Dr. Robert Rossi, the corresponding author of the study, and associate professor in the Department of Obstetrics and Gynecology at the University of Cincinnati, highlighted the significance of the findings. “This study has widespread relevance because it used a large-scale dataset that encompassed all births in the U.S. in the given time frame to provide data-driven recommendations for delivery timing among women with chronic hypertension,” said Rossi.
Chronic Hypertension in Pregnancy Chronic hypertension, affecting between 3% to 10% of pregnant women, is a condition that can impact blood flow to the uterus and placenta, which may interfere with fetal growth. The condition is associated with severe complications, including preeclampsia, preterm birth, stillbirth, low birth weight, and infant death after delivery.
Dr. Rossi’s team emphasized that while delivery at 39 weeks provides the best outcomes for women with chronic hypertension, pregnancies should not extend beyond this period unless there are other complicating factors. The research indicates that a delivery at 39 weeks strikes the optimal balance between minimizing the risk of stillbirth from ongoing pregnancy and reducing the likelihood of infant health issues or death associated with early-term birth, defined as before 39 weeks.
Disproportionate Impact on African American Women The study also focused on the disproportionate impact of chronic hypertension in African American women, who are at higher risk for both chronic hypertension during pregnancy and adverse birth outcomes such as stillbirth and infant death.
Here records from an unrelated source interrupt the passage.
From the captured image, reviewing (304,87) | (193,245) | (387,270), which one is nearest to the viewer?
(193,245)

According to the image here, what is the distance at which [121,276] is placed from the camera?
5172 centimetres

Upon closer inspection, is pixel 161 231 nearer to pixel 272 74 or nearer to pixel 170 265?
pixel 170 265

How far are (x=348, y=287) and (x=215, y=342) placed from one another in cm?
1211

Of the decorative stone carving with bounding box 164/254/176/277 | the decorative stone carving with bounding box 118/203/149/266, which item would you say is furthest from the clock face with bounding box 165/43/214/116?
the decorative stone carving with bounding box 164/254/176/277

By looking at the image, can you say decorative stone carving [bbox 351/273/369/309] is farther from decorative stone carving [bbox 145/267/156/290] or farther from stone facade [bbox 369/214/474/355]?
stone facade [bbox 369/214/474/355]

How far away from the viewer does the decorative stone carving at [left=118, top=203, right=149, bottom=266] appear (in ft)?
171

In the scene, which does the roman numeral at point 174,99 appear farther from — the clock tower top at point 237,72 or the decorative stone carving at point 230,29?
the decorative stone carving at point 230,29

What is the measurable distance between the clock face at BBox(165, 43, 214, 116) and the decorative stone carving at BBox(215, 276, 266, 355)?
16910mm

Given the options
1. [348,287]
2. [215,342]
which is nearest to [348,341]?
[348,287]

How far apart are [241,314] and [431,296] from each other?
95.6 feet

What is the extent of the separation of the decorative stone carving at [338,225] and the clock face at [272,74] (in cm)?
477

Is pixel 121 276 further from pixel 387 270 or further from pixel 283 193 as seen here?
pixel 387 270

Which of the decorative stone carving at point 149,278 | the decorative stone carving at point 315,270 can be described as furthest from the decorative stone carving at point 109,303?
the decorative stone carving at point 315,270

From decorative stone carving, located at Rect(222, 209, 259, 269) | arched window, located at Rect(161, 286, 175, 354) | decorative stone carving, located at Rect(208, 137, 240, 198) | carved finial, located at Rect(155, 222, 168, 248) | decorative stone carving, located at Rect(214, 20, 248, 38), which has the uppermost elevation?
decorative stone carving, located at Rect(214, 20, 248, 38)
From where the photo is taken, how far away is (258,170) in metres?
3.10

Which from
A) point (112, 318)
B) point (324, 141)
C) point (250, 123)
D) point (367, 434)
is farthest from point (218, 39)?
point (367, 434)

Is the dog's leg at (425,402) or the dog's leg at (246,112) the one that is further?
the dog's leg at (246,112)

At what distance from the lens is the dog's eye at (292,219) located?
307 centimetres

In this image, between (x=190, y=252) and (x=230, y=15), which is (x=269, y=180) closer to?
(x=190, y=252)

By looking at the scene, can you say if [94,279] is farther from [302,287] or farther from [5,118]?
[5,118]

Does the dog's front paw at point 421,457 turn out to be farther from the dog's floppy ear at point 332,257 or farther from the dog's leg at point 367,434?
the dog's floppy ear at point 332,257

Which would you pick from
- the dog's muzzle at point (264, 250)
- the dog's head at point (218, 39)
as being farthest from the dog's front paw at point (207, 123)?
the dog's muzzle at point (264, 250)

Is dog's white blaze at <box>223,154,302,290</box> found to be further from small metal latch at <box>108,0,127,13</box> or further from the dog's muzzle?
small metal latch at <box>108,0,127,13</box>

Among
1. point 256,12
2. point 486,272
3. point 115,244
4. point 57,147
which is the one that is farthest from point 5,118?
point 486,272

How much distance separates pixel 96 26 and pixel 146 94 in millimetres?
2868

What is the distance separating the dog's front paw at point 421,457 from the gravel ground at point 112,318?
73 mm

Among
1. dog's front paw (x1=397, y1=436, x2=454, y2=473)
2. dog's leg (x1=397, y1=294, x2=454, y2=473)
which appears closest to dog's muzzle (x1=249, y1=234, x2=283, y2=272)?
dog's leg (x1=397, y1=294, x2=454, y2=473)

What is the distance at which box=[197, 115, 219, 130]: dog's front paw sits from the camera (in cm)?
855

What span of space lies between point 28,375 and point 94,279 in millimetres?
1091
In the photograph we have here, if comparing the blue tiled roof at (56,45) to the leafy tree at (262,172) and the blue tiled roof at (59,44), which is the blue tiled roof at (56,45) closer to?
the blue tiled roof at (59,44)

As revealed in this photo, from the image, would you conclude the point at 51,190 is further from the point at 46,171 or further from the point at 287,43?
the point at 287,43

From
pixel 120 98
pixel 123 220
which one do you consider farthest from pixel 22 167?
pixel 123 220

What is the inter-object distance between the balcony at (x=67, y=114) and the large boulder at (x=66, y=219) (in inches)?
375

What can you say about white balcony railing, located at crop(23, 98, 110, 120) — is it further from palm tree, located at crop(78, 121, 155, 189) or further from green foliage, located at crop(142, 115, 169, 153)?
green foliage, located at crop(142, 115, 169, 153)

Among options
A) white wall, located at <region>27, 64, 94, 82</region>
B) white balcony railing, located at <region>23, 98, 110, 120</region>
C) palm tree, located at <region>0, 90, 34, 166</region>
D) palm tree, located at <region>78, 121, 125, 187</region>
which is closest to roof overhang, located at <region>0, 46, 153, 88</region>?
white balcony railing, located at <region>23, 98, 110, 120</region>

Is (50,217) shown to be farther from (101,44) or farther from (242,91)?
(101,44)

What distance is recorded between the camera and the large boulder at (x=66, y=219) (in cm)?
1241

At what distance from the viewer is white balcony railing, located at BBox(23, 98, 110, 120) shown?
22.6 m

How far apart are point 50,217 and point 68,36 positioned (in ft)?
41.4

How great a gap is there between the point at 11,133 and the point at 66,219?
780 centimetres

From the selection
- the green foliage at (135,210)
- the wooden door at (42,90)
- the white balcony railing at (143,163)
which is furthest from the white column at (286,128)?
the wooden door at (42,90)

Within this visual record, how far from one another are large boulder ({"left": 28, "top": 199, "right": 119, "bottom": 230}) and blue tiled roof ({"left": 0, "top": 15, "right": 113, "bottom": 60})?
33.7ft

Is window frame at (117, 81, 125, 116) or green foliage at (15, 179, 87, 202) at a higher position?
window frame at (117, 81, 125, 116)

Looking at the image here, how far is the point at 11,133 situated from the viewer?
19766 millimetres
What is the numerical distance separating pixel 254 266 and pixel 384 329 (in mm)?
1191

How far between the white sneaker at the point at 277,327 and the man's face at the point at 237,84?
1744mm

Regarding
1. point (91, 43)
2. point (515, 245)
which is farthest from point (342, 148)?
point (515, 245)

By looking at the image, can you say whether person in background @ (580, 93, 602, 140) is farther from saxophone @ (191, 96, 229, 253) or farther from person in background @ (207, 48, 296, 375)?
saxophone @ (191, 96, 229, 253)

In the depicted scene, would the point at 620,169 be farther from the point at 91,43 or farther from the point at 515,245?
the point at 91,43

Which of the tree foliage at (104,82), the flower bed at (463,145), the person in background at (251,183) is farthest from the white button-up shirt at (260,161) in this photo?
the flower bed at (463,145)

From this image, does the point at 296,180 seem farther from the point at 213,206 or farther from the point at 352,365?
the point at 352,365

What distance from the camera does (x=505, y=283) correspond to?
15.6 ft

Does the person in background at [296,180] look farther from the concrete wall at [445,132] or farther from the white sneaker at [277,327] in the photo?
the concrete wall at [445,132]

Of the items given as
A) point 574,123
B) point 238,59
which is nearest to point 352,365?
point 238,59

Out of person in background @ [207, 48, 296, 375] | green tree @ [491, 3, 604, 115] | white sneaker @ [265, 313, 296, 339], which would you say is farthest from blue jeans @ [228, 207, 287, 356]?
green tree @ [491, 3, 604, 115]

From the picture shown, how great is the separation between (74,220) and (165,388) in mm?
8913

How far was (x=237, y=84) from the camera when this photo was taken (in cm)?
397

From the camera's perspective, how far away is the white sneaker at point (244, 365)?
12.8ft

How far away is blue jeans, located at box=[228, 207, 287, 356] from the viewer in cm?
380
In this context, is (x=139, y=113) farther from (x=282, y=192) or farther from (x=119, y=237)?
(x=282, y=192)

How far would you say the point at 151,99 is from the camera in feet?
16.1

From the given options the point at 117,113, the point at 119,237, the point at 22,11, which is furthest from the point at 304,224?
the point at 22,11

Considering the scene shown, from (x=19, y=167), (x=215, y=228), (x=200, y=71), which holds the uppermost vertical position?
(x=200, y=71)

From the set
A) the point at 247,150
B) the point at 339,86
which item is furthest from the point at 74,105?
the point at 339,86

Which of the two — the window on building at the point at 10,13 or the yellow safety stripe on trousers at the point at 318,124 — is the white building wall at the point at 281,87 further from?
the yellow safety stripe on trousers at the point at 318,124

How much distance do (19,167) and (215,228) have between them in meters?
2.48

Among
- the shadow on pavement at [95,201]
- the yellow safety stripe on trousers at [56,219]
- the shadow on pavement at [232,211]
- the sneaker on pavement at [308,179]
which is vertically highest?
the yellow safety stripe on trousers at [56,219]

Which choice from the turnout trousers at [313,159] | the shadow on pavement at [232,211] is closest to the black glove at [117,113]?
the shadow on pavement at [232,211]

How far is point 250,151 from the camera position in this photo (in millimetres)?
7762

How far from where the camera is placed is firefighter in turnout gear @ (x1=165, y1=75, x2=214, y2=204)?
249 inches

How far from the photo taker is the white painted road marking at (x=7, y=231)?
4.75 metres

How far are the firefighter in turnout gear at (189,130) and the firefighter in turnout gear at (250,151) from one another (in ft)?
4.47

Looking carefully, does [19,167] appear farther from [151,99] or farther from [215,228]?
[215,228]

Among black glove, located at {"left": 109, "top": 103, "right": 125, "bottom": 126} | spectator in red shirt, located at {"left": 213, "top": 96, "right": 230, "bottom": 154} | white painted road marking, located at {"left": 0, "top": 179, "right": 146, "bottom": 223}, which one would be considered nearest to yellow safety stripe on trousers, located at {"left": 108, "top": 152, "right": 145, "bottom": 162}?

The research found that 39 weeks was similarly the optimal time for delivery in this group, reinforcing the study’s broader implications for public health.
For every 100 women with chronic hypertension who deliver at 39 weeks instead of 40 weeks, the study projects one less stillbirth, infant death, or adverse newborn outcome. This finding underscores the potential life-saving benefits of adjusting delivery guidelines for this high-risk group.
Future Directions for Research Given the rising prevalence of chronic hypertension during pregnancy, the study’s authors stressed the importance of ongoing research to refine these guidelines further. Dr. Rossi noted that future studies should explore the outcomes of women who are medicated for chronic hypertension during pregnancy. It remains unclear whether these women should deliver at 39 weeks or whether an earlier delivery would offer more benefits for this particular group.
The study’s collaborators include primary author Dr. Ira Hamilton, a former UC College of Medicine maternal-fetal medicine fellow; Dr. Emily DeFranco, former director of the UC Division of Maternal-Fetal Medicine; Dr. James Liu, another former UC fellow; and Dr. Labeena Wajahat, a former UC obstetrics and gynecology resident.
Conclusion This study is a significant step forward in understanding the optimal timing for delivery in pregnant women with chronic hypertension. By utilizing a large, national dataset, the researchers provide valuable evidence to guide healthcare providers in making informed decisions that prioritize the health and safety of both mothers and babies. The findings could influence future clinical practices and lead to better outcomes for pregnant women with chronic hypertension, particularly in underserved populations.